The study authors highly recommend using oils that contain MCFAs, such as coconut oil, as a tool to drop extra abdominal fat, manage a healthy weight, and even as a way to treat obesity.
Other benefits of coconut oil include:
- Brain food: The medium chain fatty acids in coconut oil go straight to the liver from the digestive tract, where they are used as a quick source energy or turned into ketones, which can have therapeutic effects on brain disorders like epilepsy and Alzheimer’s.
- Anti bacterial and anti viral: Almost 50% of the fatty acids in coconut oil is lauric acid. When coconut oil is enzymatically digested, it also forms a monolaurin. Both lauric acid and monolaurin can kill harmful pathogens like bacteria, viruses and fungi.
- Appetite suppressant: The fatty acids in coconut oil can significantly reduce appetite, which may positively affect body weight over the long term.
- Heart smart: When combined with mono and omega 3 fats in the diet, studies in both humans and rats show that coconut oil improves important risk factors like total cholesterol, LDL and HDL cholesterol, which may translate to a reduced risk of heart disease.(1,2)
- Thyroid health: The medium chain fatty acids found in coconut oil can help in rebuilding cell membranes and increasing enzyme production that will assist in promoting the conversion of T4 to T3 hormones.

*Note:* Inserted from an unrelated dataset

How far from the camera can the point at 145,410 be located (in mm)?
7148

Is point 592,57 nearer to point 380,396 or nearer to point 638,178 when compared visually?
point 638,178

- Skin and hair moisturizer: Applied topically, studies show coconut oil to be effective as a skin moisturizer and protective against hair damage. It can also be used as a mild form of sunscreen.
- Mouth/teeth/gum cleanser: Coconut oil can be used in “oil pulling,” a method whereby when you swish oil around in your mouth, the bacteria “get stuck” in it and dissolve in the liquid oil.
- and of course our favorite – digestion! Coconut oil has been found to help digestive disorders due to its antimicrobial properties and its ability to be digested easily. There have been reports of coconut oil helping people with all degrees of digestive issues from irritable bowel syndrome to Crohn’s Disease.
What to Look For
Ideally, look for coconut oil that is organic and unrefined. Many brands will offer this – one we like is Nutiva. This will ensure the highest quality of coconut and least processing. If you don’t like the flavor of coconut, you can find brands that are organic but expeller pressed. This means there was some degree of mechanical extraction. Just be sure there were no chemicals involved.
In the Kitchen With Coconut
We use coconut oil to sauté veggies, in baked goods, and added to smoothies. Here is a fun sweet treat to keep in your freezer!
½ cup coconut oil (unrefined and organic)
2 tablespoons raw honey
¼ cup raw cacao nibs
1 teaspoon vanilla extract
½ teaspoon sea salt
½ cup pecans
Mix all ingredients into softened (but not heated) coconut oil in a bowl. Place bowl in the fridge for about 20 minutes to let “dough” harden a little. Using a spoon, scoop rounded dollops into mini muffin or candy cups. Freeze.
TELL US: Have you been avoiding saturated fats like coconut oil because you thought they were fattening or bad for your health?